* [SOURCE DOCUMENT]
━━━━━━━━━━
Prof. Alan Lopez

30 years of the Global Burden of Disease Study with Professor Alan Lopez

The George Institute for Global Health was fortunate to host one of the founding fathers of the Global Burden of Disease Study (GBD), Professor Alan Lopez from the University of Melbourne on the 29th of January. He talked about the history of the GBD, why it was needed and what we have learnt from it over the past 30 years.

The Global Burden of Disease Study (GBD) is the most comprehensive worldwide observational epidemiological study to date. It describes mortality and morbidity from major diseases, injuries and risk factors to health at global, national and regional levels. The GBD examines trends from 1990 to the present and makes comparisons across populations to better understand the changing health challenges facing people across the world in the 21st century.

It represents a systematic scientific effort to measure the comparative magnitude of ‘health loss’ due to major diseases, injuries and risk factors by age, sex, country. Health loss includes both premature mortality and disability. It does not include loss of welfare or other externalities associated with disease and injury (e.g. family care implications of injury).

Key take-outs from Professor Lopez’s presentation are below.

Five overarching messages to emerge from the GBD Study

  1. Demographic transition is shifting disease burden from children to young adults.
  2. Disease transition is leading to a larger proportion of deaths from non-communicable diseases.
  3. Disability transition is shifting the burden of disease to conditions that cause disability but not substantial mortality.
  4. Risk transition is shifting the major risk factors from those of poverty to lifestyle risks.
  5. The leading health problems in sub Saharan Africa remain those related to the Millennium Development Goals 4, 5 and 6.

Key messages for population health policies from the GBD Study

  • Rapid and sustained progress in reducing child mortality over 50 years will mean greater numbers surviving to middle and (eventually) old age.  Further declines are likely.
  • Risks of most major NCDs are declining, but progress is slower in some populations as major risk factor epidemics unfold.
━━━━━━━━━━
[Rows in a dataset]
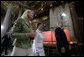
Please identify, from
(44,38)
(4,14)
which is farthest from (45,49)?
(4,14)

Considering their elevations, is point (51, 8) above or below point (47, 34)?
→ above

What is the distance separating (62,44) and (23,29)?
0.23 m

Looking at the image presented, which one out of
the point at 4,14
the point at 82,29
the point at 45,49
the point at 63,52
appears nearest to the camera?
the point at 82,29

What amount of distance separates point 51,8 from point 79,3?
0.39m

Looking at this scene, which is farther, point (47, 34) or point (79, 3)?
point (47, 34)

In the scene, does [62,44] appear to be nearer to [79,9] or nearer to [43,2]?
[79,9]

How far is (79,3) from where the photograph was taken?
0.29 metres

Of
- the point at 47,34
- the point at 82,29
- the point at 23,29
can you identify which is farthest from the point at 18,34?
the point at 47,34

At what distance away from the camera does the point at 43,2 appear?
0.60 metres

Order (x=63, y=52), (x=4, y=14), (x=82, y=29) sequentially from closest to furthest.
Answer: (x=82, y=29), (x=63, y=52), (x=4, y=14)

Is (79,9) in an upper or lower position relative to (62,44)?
upper

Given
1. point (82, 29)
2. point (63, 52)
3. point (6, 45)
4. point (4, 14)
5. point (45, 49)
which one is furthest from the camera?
point (4, 14)

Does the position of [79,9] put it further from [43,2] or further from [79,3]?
[43,2]

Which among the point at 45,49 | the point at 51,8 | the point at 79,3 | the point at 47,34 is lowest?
the point at 45,49
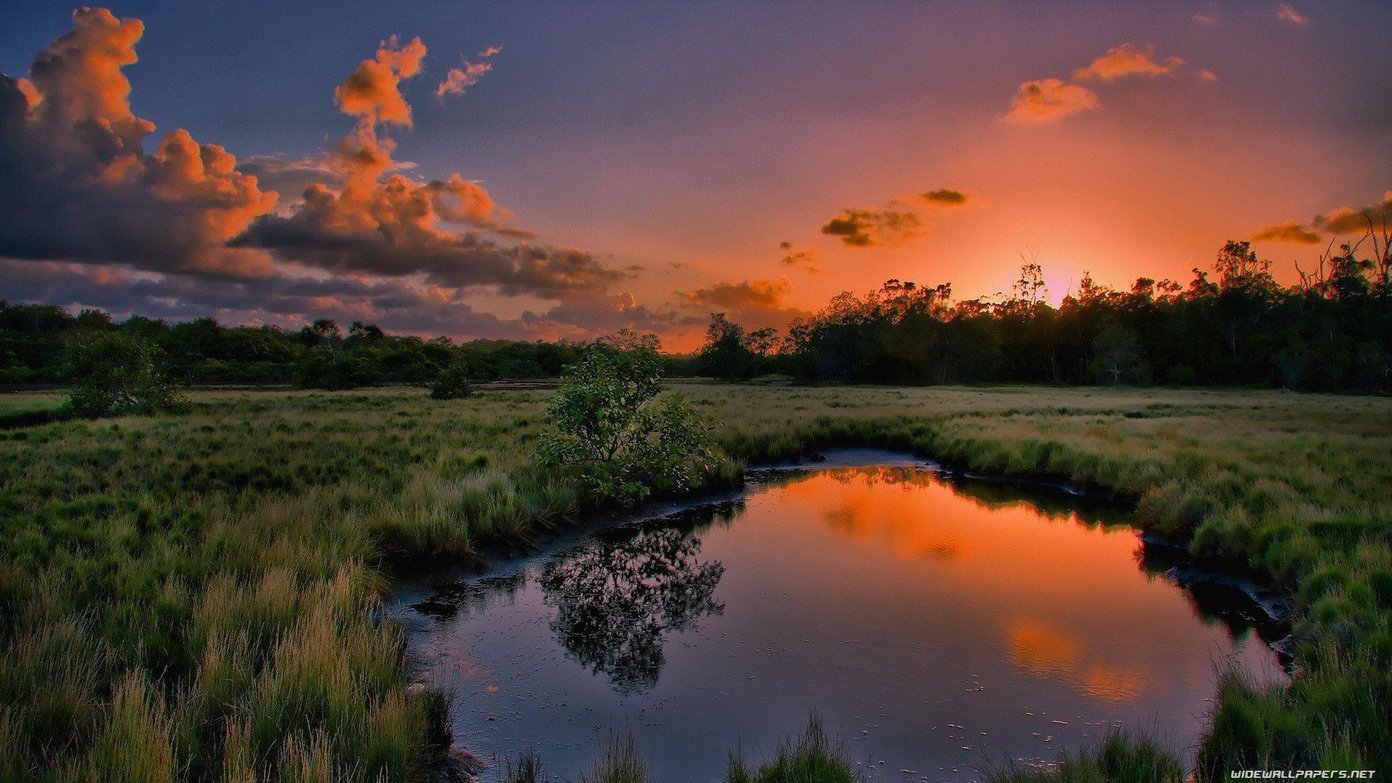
━━━━━━━━━━
* [ACTION ITEM] Copy out the full text of the page about the Global Burden of Disease Study talk word for word.

* [ANSWER FOR THIS EXERCISE]
Prof. Alan Lopez

30 years of the Global Burden of Disease Study with Professor Alan Lopez

The George Institute for Global Health was fortunate to host one of the founding fathers of the Global Burden of Disease Study (GBD), Professor Alan Lopez from the University of Melbourne on the 29th of January. He talked about the history of the GBD, why it was needed and what we have learnt from it over the past 30 years.

The Global Burden of Disease Study (GBD) is the most comprehensive worldwide observational epidemiological study to date. It describes mortality and morbidity from major diseases, injuries and risk factors to health at global, national and regional levels. The GBD examines trends from 1990 to the present and makes comparisons across populations to better understand the changing health challenges facing people across the world in the 21st century.

It represents a systematic scientific effort to measure the comparative magnitude of ‘health loss’ due to major diseases, injuries and risk factors by age, sex, country. Health loss includes both premature mortality and disability. It does not include loss of welfare or other externalities associated with disease and injury (e.g. family care implications of injury).

Key take-outs from Professor Lopez’s presentation are below.

Five overarching messages to emerge from the GBD Study

  1. Demographic transition is shifting disease burden from children to young adults.
  2. Disease transition is leading to a larger proportion of deaths from non-communicable diseases.
  3. Disability transition is shifting the burden of disease to conditions that cause disability but not substantial mortality.
  4. Risk transition is shifting the major risk factors from those of poverty to lifestyle risks.
  5. The leading health problems in sub Saharan Africa remain those related to the Millennium Development Goals 4, 5 and 6.

Key messages for population health policies from the GBD Study

  • Rapid and sustained progress in reducing child mortality over 50 years will mean greater numbers surviving to middle and (eventually) old age.  Further declines are likely.
  • Risks of most major NCDs are declining, but progress is slower in some populations as major risk factor epidemics unfold.